ТЕКСТ ДЛЯ УПРАЖНЕНИЯ ▸
2. Восемь мегатонн живого веса

3. Полоска света

4. Мера вещей

5. Звукоряд с переменной функцией

6. Вертоград уединенный

7. Телега жизни

8. Дмомоносов и др.

9. Люби и знай родной край!

10. Туман

11. Отчего у меня дрожали руки

12. Послевкусие

 

НАШИ КЛАДБИЩА

 

Я понимаю, что тема эта не шибко радостная.

Но, с другой стороны, как взглянуть.

Я уже рассказывал где-то в других текстах, что вырос на кладбище и что оно было для меня всем сразу – и лесом, и парком, и фруктовым, и даже райским садом – пардесом и парадизом – местом первых грез и первых грехов.

Кладбище это называлось Армянским, по имени примыкающей к нему улицы, где и жила, метрах в семидесяти от его ворот, наша семья.

До войны, при румынах, оно было сугубо христианским, а после войны, буйно заросшее сиренью и куда более заселенное, стало общегородским.

Там были свои дореволюционные достопримечательности – богатые усыпальницы купцов и маклеров, знаменитых помещиков и губернаторов, какого-то поручика суворовской гвардии, корнета, застрелившегося из-за несчастной любви, авиатора с краснозвездным пропеллером в головах… В сорок восьмом там похоронили нищего эмигранта – возвращенного в лоно советской родины русского богатыря Ивана Заикина. Разграбленные склепы становились временными приютами сладострастья. Вокруг православной церкви тесно стояли огражденные мраморными беседками гробницы знатных горожан, окаймленные почему-то остроконечными снежинками магендовидов. Сирень покрывала всё.

Хоронили там что ни день. Приближение траурной процессии обозначало себя похоронным маршем, изредка – "Интернационалом". Поскольку до изобретения интернета было еще далеко, а походы в кино требовали денег, похороны представляли собой бесплатное развлечение. Весь двор спешил к воротам, придирчиво оценивая скорбный кортеж – от медлительности тарахтящей полуторки с опущенными бортами (чем солидней был жмурик, тем тише ползла машина) и качества ковровой дорожки, на которой покачивался гроб, до количества музыкантов и слаженности оркестра.

Нюся Гроссман, многошумная домохозяйка, жадно высматривала слезы на глазах провожающих, после чего непременно разражалась рыданиями сама. Когда процессия удалялась и печальные звуки замирали на кладбищенской аллее, Нюся утирала фартуком побагровевшее лицо и, махнув рукой, пренебрежительно говорила:

А, веникер а гой! (Одним гоем меньше!)

ЧТО НУЖНО СДЕЛАТЬ ▸
1. Перепишите дословно фрагмент отрывка о кладбище: от слов «Хоронили там что» до слов «и слаженности оркестра.».
2. Далеко ли от ворот кладбища жила семья рассказчика, согласно отрывку о кладбище?
3. Изложите содержание отрывка о кладбище в двух предложениях.

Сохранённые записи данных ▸
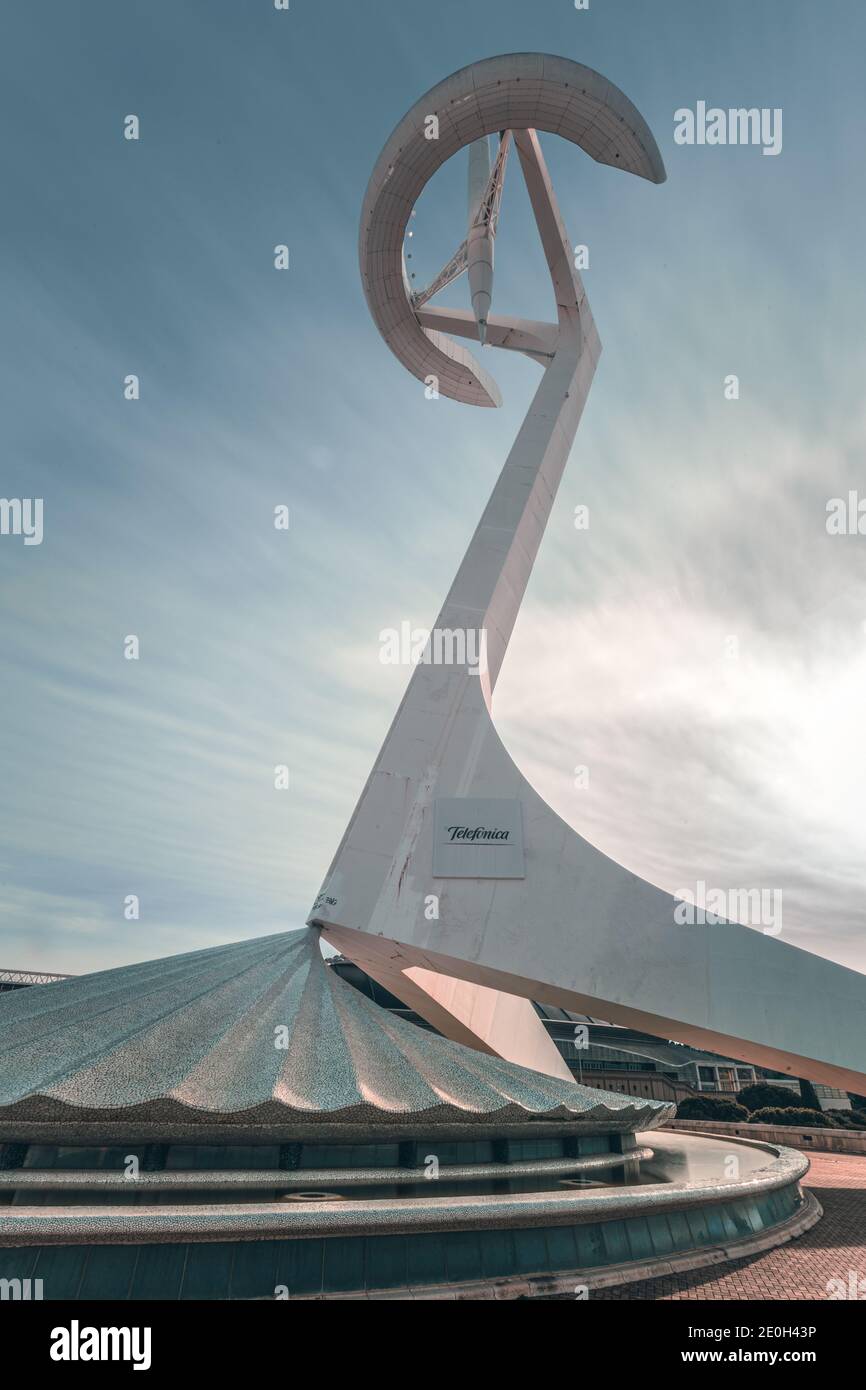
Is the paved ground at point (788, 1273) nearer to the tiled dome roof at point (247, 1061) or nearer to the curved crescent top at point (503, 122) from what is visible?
the tiled dome roof at point (247, 1061)

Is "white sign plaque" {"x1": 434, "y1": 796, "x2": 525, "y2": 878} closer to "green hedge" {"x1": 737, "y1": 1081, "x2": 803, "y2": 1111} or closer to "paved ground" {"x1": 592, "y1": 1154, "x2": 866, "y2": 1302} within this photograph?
"paved ground" {"x1": 592, "y1": 1154, "x2": 866, "y2": 1302}

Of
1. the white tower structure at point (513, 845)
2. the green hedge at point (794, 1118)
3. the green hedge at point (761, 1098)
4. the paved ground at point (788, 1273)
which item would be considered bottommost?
the green hedge at point (761, 1098)

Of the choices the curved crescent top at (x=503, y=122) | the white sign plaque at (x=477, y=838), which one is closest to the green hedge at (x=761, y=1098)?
the white sign plaque at (x=477, y=838)

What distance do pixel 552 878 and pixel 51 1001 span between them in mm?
8674

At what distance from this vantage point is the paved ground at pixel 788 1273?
7949 mm

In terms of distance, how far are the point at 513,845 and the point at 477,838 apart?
2.35ft

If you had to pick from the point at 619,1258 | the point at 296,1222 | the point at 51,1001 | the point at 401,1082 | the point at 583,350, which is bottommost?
the point at 619,1258

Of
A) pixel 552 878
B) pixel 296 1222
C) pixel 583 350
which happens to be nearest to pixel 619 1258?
pixel 296 1222

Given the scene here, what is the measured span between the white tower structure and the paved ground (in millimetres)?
2192

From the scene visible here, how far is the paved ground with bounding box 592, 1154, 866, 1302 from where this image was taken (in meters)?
7.95

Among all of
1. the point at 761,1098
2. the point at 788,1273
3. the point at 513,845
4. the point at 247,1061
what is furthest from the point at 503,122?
the point at 761,1098

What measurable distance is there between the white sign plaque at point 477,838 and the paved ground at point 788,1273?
615 cm
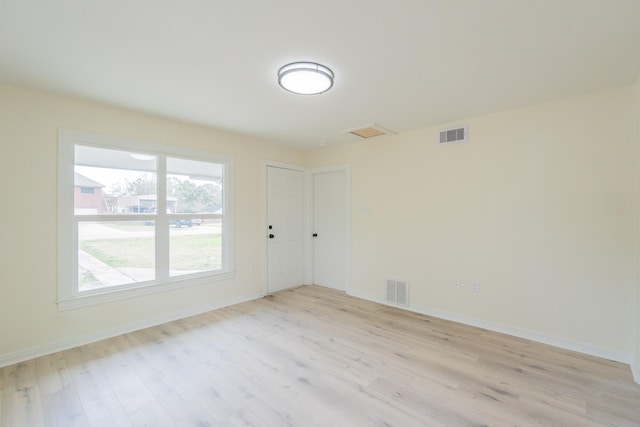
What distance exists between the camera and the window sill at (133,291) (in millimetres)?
2775

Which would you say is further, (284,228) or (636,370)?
(284,228)

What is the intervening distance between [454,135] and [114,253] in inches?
165

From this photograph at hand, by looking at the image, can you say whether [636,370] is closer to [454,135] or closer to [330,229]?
[454,135]

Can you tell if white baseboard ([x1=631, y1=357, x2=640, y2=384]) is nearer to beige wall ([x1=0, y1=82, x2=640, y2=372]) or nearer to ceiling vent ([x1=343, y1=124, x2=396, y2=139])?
beige wall ([x1=0, y1=82, x2=640, y2=372])

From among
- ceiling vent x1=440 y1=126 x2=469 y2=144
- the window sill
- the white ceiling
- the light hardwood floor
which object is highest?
the white ceiling

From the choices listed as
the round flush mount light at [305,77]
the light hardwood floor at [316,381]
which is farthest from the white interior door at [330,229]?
the round flush mount light at [305,77]

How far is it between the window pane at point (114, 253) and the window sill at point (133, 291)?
0.09 metres

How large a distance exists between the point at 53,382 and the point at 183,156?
2514 millimetres

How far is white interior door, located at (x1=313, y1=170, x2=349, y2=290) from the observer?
187 inches

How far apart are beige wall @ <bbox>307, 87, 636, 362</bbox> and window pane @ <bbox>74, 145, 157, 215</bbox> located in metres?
3.11

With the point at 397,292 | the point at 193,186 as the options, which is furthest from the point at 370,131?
the point at 193,186

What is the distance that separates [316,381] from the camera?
2.20 metres

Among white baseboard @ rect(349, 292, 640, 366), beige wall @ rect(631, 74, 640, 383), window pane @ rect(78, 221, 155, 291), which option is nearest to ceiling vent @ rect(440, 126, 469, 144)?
beige wall @ rect(631, 74, 640, 383)

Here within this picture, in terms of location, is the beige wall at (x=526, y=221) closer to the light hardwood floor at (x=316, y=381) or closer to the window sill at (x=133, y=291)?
the light hardwood floor at (x=316, y=381)
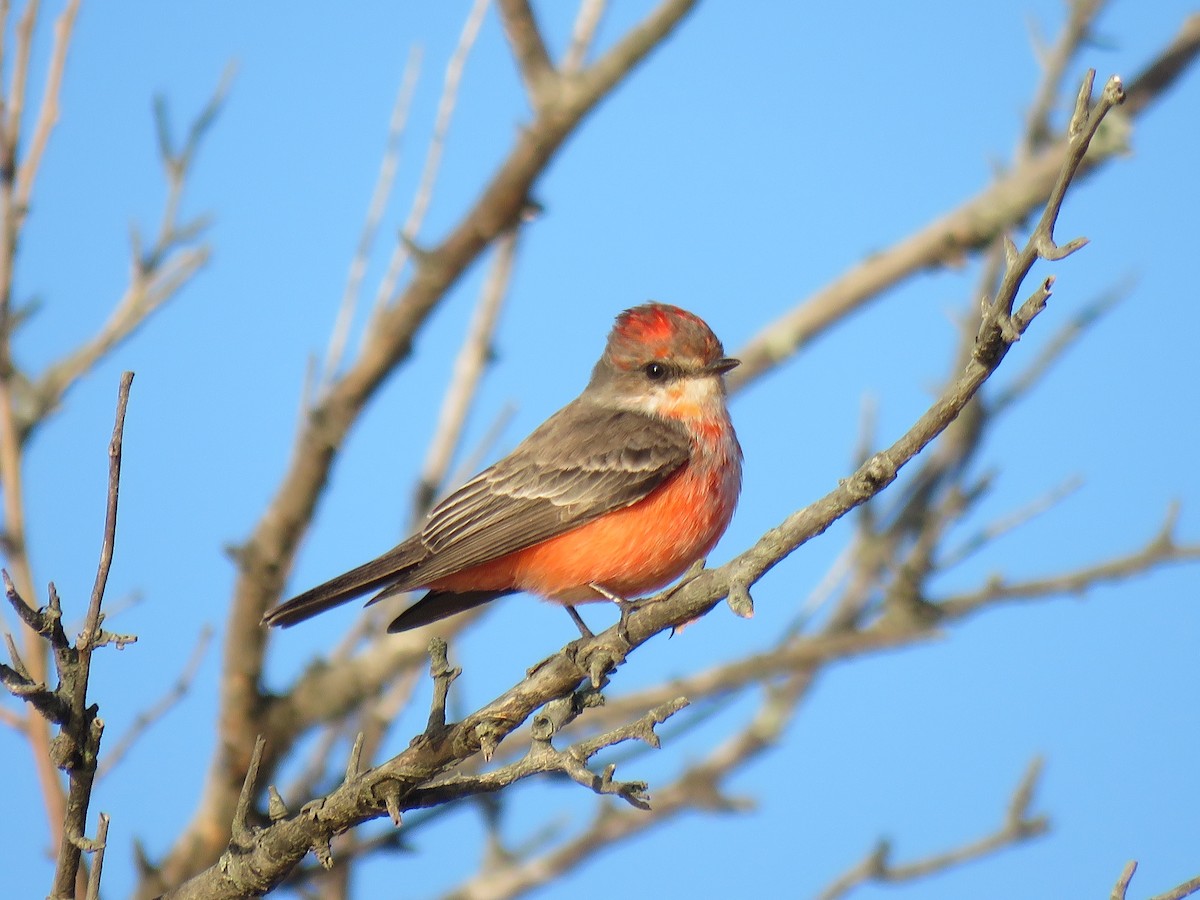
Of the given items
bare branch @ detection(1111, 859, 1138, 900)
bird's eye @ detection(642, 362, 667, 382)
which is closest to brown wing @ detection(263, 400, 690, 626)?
bird's eye @ detection(642, 362, 667, 382)

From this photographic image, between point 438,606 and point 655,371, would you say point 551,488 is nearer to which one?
point 438,606

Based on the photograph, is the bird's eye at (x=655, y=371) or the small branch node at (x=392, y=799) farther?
the bird's eye at (x=655, y=371)

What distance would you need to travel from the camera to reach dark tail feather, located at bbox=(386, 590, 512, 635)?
248 inches

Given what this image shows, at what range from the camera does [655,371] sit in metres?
7.20

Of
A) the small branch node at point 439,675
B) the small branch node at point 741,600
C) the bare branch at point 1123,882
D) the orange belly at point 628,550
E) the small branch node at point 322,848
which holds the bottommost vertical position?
the bare branch at point 1123,882

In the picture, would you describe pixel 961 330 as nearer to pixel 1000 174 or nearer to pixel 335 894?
pixel 1000 174

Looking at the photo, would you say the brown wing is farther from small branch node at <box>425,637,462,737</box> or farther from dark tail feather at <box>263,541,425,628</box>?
small branch node at <box>425,637,462,737</box>

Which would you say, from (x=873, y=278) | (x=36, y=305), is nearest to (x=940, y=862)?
(x=873, y=278)

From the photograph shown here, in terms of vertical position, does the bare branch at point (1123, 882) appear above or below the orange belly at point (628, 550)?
below

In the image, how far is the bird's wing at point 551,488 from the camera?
6281mm

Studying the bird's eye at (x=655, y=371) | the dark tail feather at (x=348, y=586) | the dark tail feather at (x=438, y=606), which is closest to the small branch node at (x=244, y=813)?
the dark tail feather at (x=348, y=586)

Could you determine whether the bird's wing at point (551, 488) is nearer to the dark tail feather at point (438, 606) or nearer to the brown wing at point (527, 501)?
the brown wing at point (527, 501)

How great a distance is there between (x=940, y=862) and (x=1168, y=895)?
10.3 ft

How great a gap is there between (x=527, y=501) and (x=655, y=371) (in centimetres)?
111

ОТВЕТЫ К ЗАДАНИЯМ ▸
1.
Хоронили там что ни день. Приближение траурной процессии обозначало себя похоронным маршем, изредка – "Интернационалом". Поскольку до изобретения интернета было еще далеко, а походы в кино требовали денег, похороны представляли собой бесплатное развлечение. Весь двор спешил к воротам, придирчиво оценивая скорбный кортеж – от медлительности тарахтящей полуторки с опущенными бортами (чем солидней был жмурик, тем тише ползла машина) и качества ковровой дорожки, на которой покачивался гроб, до количества музыкантов и слаженности оркестра.

2. Метрах в семидесяти от ворот.

3. Армянское кладбище, названное по соседней улице, на которой жила семья рассказчика, было для него в детстве и лесом, и парком, и садом. Хоронили там каждый день, и похороны были для всего двора бесплатным развлечением.